CGRとペンスキーは二強。ライバル勢より一段上にあるが、彼らに先頭を切って挑むのは、アロウ・マクラーレンのパト・オワードだ。昨シーズンはチームの戦闘力が伸び悩んだこともあって勝利がなかったが、しぶとくランキング4位につけた。勝てる力はすでに証明済みで、F1で走る機会を与えられてドライバーとしての力をさらに伸ばしている。チームメイトのアレクサンダー・ロッシ、デイビッド・マルーカス(怪我のためシーズン序盤はカラム・アイロットが代わりにドライブ予定)の力も借りてチームのレベルアップを果たせば、王座獲得も遠くない。
次に注目したいのは、アンドレッティ・グローバル・W/カーブ・アガジャニアンのコルトン・ハータ。昨シーズンはアップ&ダウンが激しく、1回の3位がベストリザルトと不本意な成績となったが、才能、実力ともにトップレベルにあることは間違いない。今年こそタイトル争いに加わり、それを制したいところだ。アンドレッティの3台体制への縮小は、各エントリーに注ぎ込む力を増大させる効果が期待されている。チームメイトも、カイル・カークウッドとエリクソンと実力者揃いだ。

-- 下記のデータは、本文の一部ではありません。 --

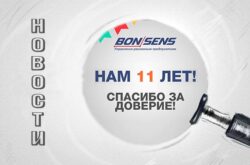 11 лет компании BonSens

昨シーズンに初勝利をあげたレイホール・レターマン・ラニガン・レーシングのクリスチャン・ルンガーは、さらにレベルアップしてランキング上位で戦いながら複数勝利を……という可能性も十分にある。佐藤琢磨をインディ500にスポット参戦させることもあり、スーパースピードウェイ用のマシン作りでも実力アップが期待できる体制だ。
また今シーズンは移籍したドライバーも多く、フェリックス・ローゼンクヴィストはマクラーレンからメイヤー・シャンク・レーシングに、ロマン・グロージャンはアンドレッティからフンコス・ホーリンガー・レーシングに移った。スティング・レイ・ロブは、AJ・フォイト・レーシングでインディカー2シーズン目を戦う。

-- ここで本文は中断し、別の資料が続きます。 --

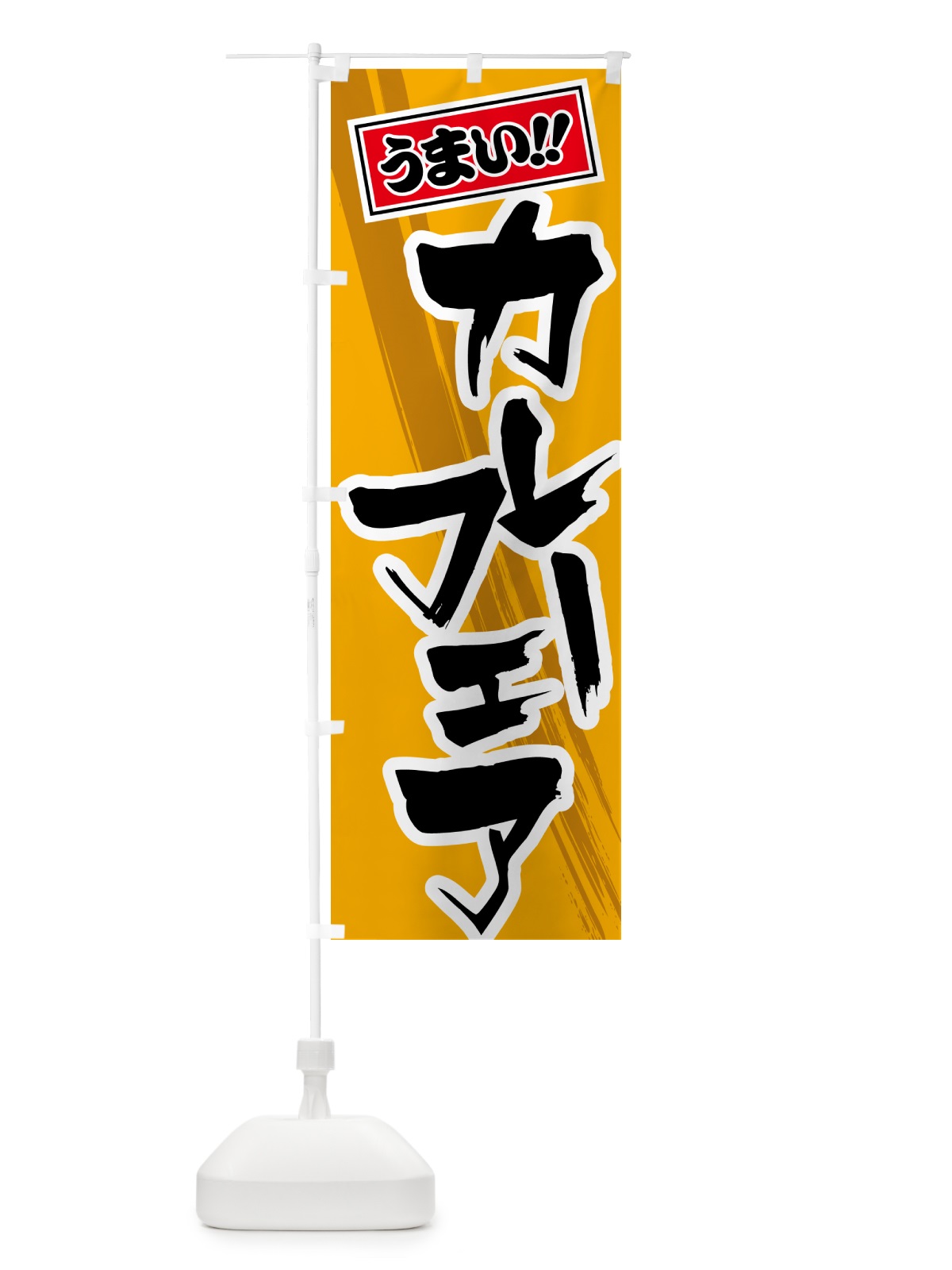 のぼり カレーフェア のぼり旗 5N7L(デザイン【B】)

さらに今年はルーキーも多く参戦する予定だ。前述のガナッシ勢からは、ルンドクヴィストとシンプソン、エド・カーペンター・レーシングからは2023年インディNXTチャンピオンのクリスチャン・ラスムッセンがロード&ストリートレースに出場する。


また、スポーツカーカテゴリーから鞍替えとなるトム・ブロンクビストとコリン・ブラウンが抜擢され、ブロンクビストはスポーツカー時代と同じメイヤー・シャンク・レーシングからフルエントリーを果たす。ブラウンは、デイル・コイン・レーシングから数戦に出場し、インディNXTと掛け持ちとなるノーラン・シーゲルもDCRからインディ500を含む何戦かに出場予定である。
異例のシーズンを迎えることとなる2024年のインディカー・シリーズ。迫る開幕戦セント・ピーターズバーグは、二強CGRとペンスキーの争いとなるのか、シーズンオフに脱皮を終えた他チームの快走が見られるのか。シーズン前半の流れが垣間見えるかもしれない一戦は、3月9~10日に開催される。